_Extracted entries:_

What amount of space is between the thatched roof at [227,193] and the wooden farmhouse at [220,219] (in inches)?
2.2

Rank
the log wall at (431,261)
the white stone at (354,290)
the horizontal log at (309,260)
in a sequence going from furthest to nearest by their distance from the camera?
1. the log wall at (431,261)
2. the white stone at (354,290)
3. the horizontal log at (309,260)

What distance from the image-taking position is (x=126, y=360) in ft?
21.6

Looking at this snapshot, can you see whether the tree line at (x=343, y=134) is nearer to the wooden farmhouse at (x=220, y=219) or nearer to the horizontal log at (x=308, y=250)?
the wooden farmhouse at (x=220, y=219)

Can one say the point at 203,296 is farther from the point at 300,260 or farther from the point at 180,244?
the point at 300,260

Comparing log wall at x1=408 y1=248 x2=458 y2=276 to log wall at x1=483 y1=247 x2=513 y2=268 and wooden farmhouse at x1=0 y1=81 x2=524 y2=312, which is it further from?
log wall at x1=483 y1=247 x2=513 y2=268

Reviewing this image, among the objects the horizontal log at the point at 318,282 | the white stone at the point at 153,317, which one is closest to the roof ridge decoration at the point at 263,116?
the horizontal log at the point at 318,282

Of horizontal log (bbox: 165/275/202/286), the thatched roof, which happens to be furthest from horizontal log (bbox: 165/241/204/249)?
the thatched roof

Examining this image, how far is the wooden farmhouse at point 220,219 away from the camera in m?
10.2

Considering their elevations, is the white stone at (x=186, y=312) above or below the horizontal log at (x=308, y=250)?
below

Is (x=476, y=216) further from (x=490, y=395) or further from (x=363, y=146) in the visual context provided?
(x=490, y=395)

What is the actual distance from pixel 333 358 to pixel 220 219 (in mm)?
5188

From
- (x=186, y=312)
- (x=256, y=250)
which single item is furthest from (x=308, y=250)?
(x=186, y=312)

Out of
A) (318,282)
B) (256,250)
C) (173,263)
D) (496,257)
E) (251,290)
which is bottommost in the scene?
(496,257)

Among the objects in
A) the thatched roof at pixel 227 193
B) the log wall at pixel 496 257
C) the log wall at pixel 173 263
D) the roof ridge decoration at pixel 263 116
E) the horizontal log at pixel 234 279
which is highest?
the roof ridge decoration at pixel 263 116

---

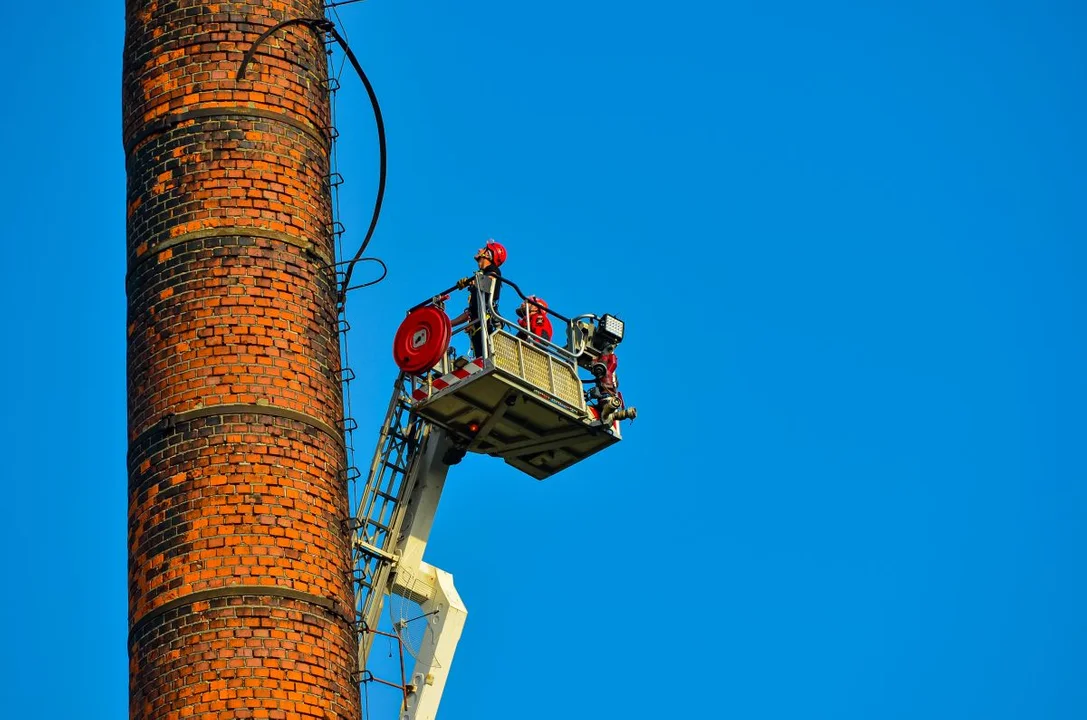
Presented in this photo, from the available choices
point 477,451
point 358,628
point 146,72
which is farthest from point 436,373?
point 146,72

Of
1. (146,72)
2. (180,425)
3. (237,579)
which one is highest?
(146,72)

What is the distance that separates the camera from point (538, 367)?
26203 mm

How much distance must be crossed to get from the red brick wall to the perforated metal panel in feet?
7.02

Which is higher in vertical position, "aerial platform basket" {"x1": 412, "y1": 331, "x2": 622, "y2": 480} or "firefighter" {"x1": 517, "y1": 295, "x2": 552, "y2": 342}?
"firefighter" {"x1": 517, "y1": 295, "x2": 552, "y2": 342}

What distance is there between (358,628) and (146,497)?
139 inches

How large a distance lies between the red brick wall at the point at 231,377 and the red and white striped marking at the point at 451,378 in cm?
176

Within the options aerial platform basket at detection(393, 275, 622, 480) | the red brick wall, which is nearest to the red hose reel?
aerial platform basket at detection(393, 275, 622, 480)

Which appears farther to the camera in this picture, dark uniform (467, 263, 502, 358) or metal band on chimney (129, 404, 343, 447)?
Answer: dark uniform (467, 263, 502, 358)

_Written instruction:_
Lay out the records from the line with "Which appears farther" to the line with "Answer: dark uniform (467, 263, 502, 358)" as a JSON list of strings, one string per line, leaving out blank lines.

_Written solution:_
[
  "Which appears farther to the camera in this picture, dark uniform (467, 263, 502, 358) or metal band on chimney (129, 404, 343, 447)?",
  "Answer: dark uniform (467, 263, 502, 358)"
]